Ragged Peak is the most prominent feature of the ridge south of the Young Lakes region of Yosemite. It lies 4 miles north of Tioga Road and its summit provides an excellent view of the Tuolumne Meadows and northeastern Yosemite backcountry, with probably the best view of Mt. Conness and it's stunning SW Face.
The peak can be climbed in a half day from the Lembert Dome parking lot. The easiest route is a light class 2-3 scramble from the saddle to the east of the peak.
Besides the class 2-3 southern route, Secor lists the NW Face as Class 5, the NE Face as 5.6, and the E Face as class 5.
Please feel free to add a route to this mountain if you have more information on any of these approaches.

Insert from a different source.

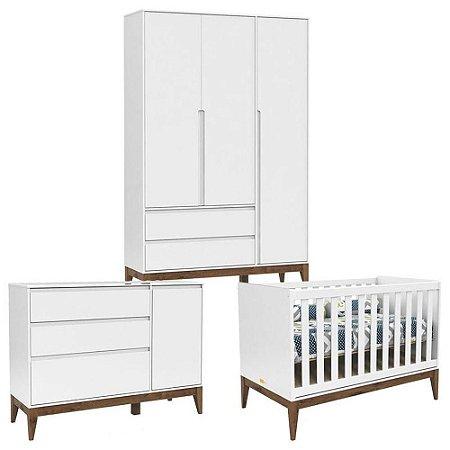 Quarto de Bebê 3 Portas Cômoda com Porta Nature Clean Branco Acetinado Eco Wood - Matic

Ragged peak is most easily reached from the Young Lakes trailhead which lies along Tioga Road. Start at the Young Lakes/Dog Lake/Lembert Dome parking lot (immediately east of the Tuolumne River bridge). From the parking lot, head back and to the left and you will pass the signed Young Lakes trailhead. Follow the Young Lakes trail 3.5 miles to Dingley Creek, passing signed junctions with trails to Lembert Dome and Dog Lake.

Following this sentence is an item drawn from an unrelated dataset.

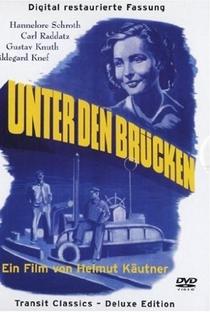 Assistir Por Baixo das Pontes Online Grátis Dublado Legendado (Full HD, 720p, 1080p) | Helmut Käutner | 1946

At Dingley Creek, one can head offtrail north towards the saddle between Ragged (on your left) and Peak 11255 (on your right). A faint use trail can be found once you climb from the valley floor.
Alternately, one can continue to follow the Young Lakes trail as it circles clockwise around the Peak.
Standard Yosemite backcountry rules apply. (No permits for dayhikes, permits for overnight trips) See the Tuolumne Meadows
page for additional information.
When To Climb
Due to the winter closure of Tioga Road, the peak is most easily accessible between May and November. The north side of the pass will have snow well into the summer months (requiring crampons and/or axe to decend from the pass to Young Lakes)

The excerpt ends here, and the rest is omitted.